▶ _Ausgewählter Text_:
========

Den Westen und auch das Herz der Motorradregion Südtirol-Dolomiten haben wir auf anderen Touren bereits ausgiebig erfahren. Jetzt lasst uns ganz im Osten noch einmal himmelwärts streben, denn dort erwarten uns mit der Panoramastraße Tre Cime di Lavaredo sowie dem Passo Giau echte Dolomiten-Highlights, die bei keiner Tourenplanung fehlen dürfen. Dazu haben wir noch ein paar „No Names“ beigemischt, um unser Lebens-Roadbook prall zu füllen. Dass wir diese Rundreise durch das herrliche Val di Zoldo routen, hat neben dem rein fahrerischen Vergnügen noch einen weiteren Grund: Stammen aus diesem Tal doch die besten Gelatieri Italiens.

========

▶ _Aufgabenstellung_:
Welchen weiteren Grund neben dem fahrerischen Vergnügen nennt der Text über die Motorradtour in den östlichen Dolomiten dafür, dass die Route durch das Val di Zoldo führt? Die Einträge werden zur Bearbeitung nicht benötigt.

▶ _Einträge im Auszug_:
========

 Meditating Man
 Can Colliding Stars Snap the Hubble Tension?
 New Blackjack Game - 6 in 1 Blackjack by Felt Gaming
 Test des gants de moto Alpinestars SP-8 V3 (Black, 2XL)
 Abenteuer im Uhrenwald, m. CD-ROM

========

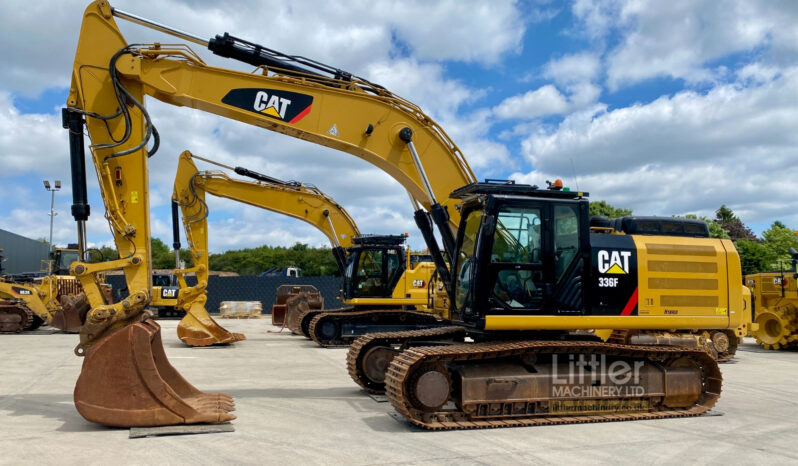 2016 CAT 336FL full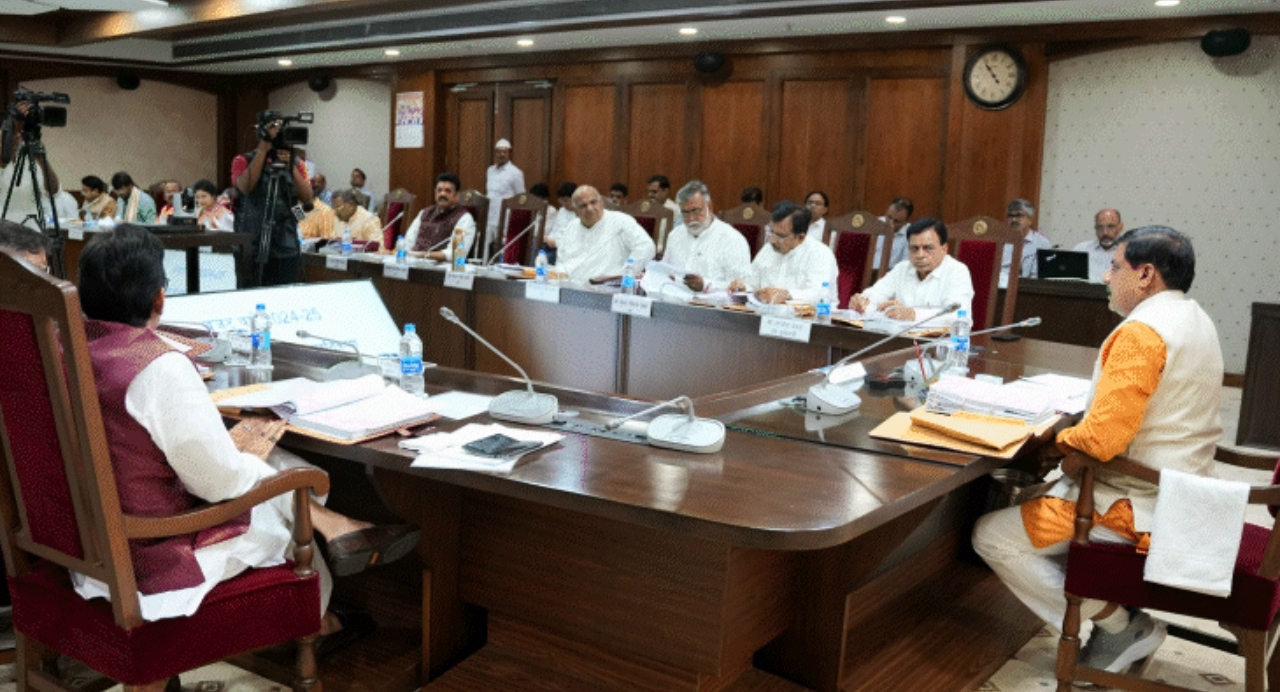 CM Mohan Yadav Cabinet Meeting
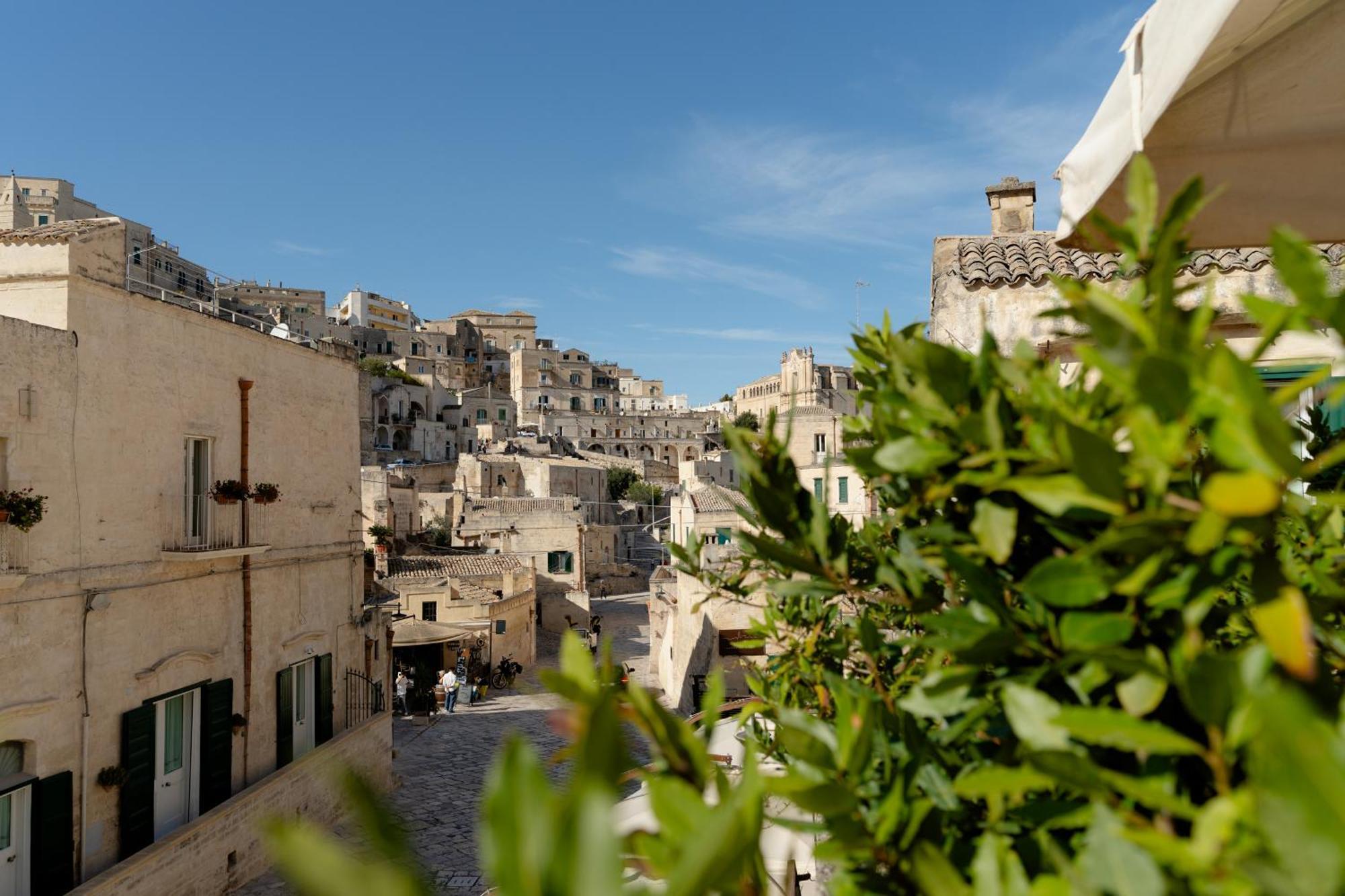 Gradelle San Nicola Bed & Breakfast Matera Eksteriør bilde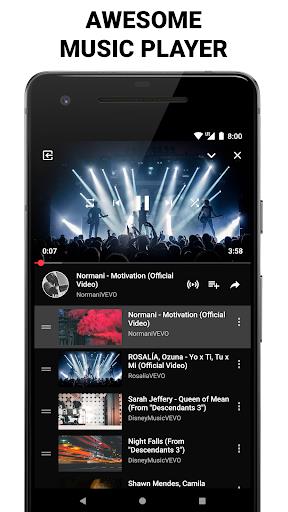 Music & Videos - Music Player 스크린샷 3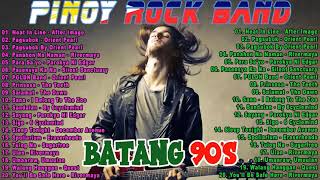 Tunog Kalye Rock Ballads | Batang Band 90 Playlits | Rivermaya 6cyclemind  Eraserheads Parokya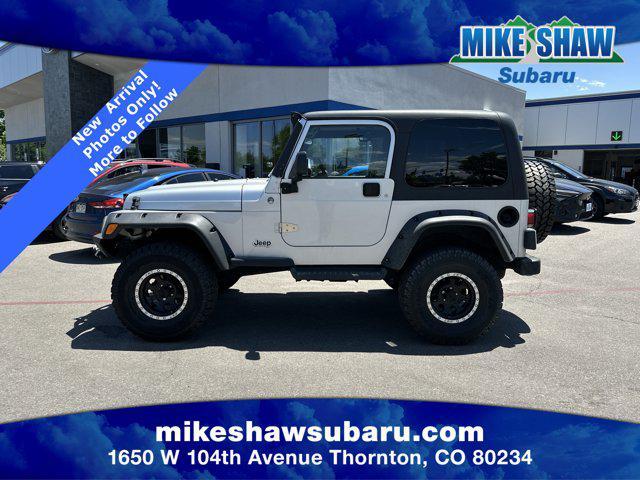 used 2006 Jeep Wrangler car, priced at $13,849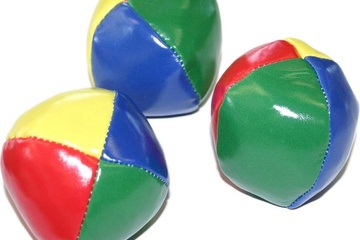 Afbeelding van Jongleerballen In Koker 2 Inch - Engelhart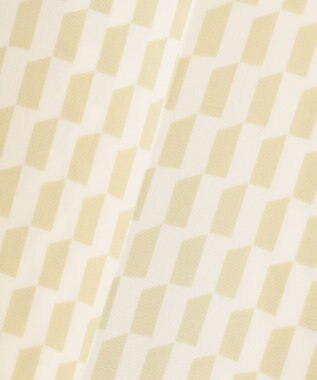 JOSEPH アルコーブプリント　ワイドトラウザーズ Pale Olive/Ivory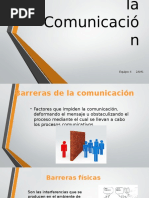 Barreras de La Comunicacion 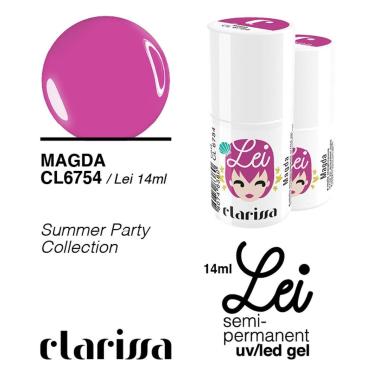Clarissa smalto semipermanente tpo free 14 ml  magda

========

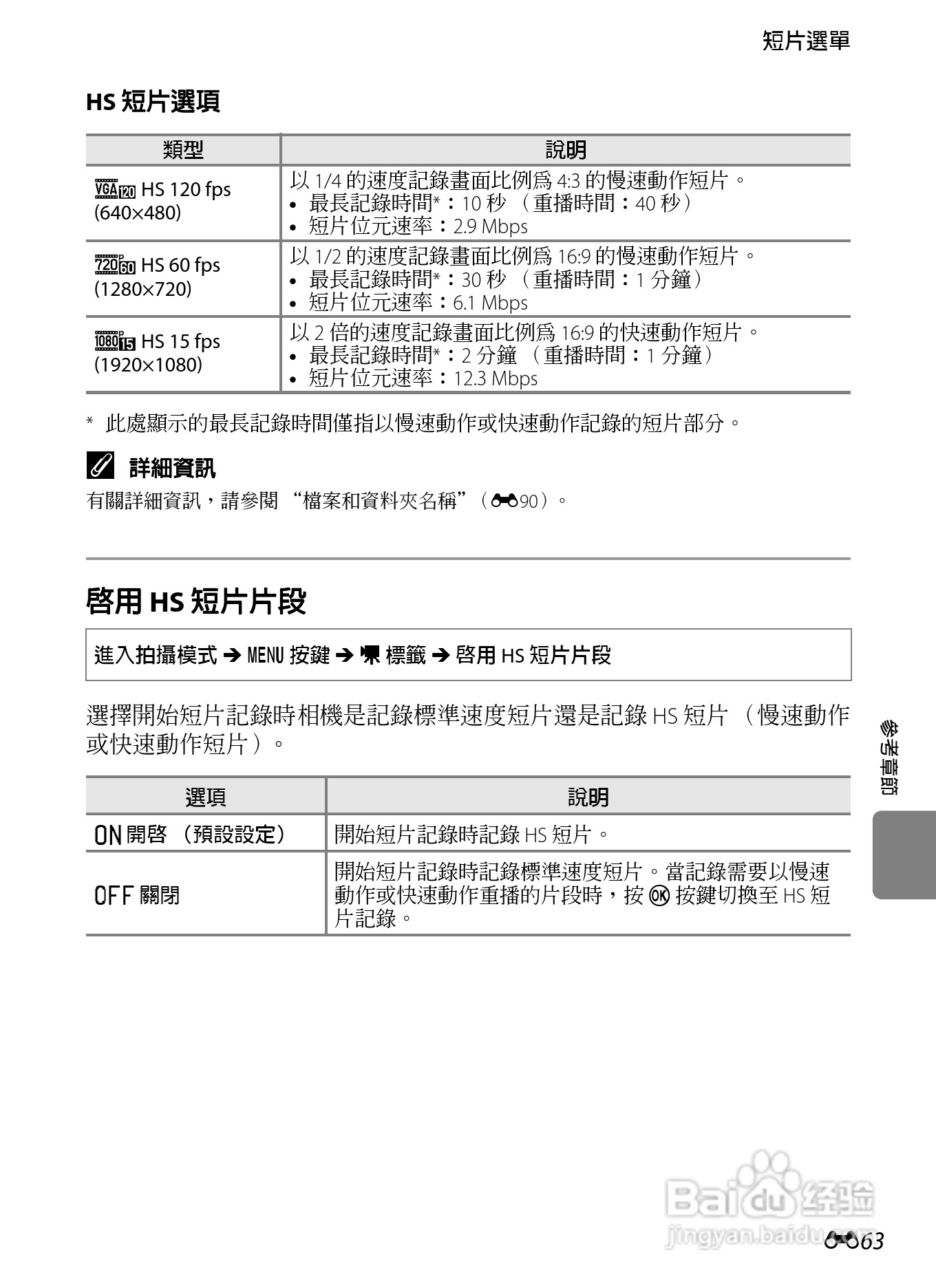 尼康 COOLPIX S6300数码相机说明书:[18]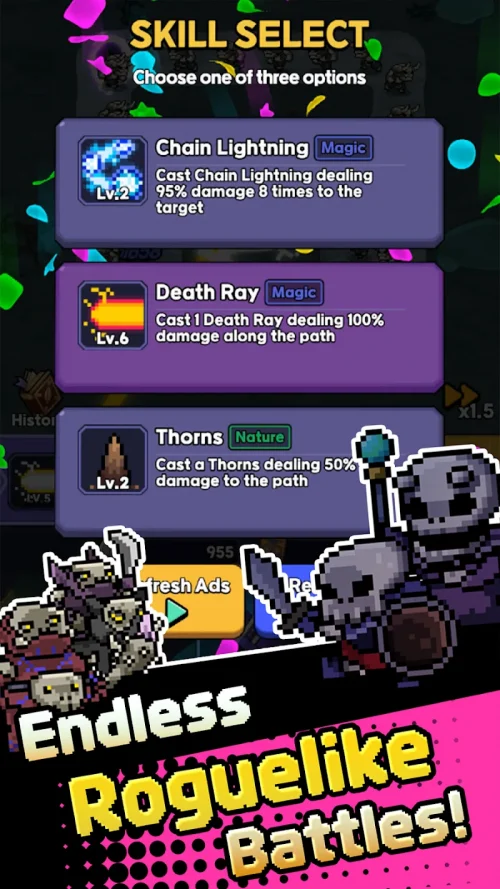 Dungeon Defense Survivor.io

========

▶ _Lösung_:
Aus diesem Tal stammen die besten Gelatieri Italiens.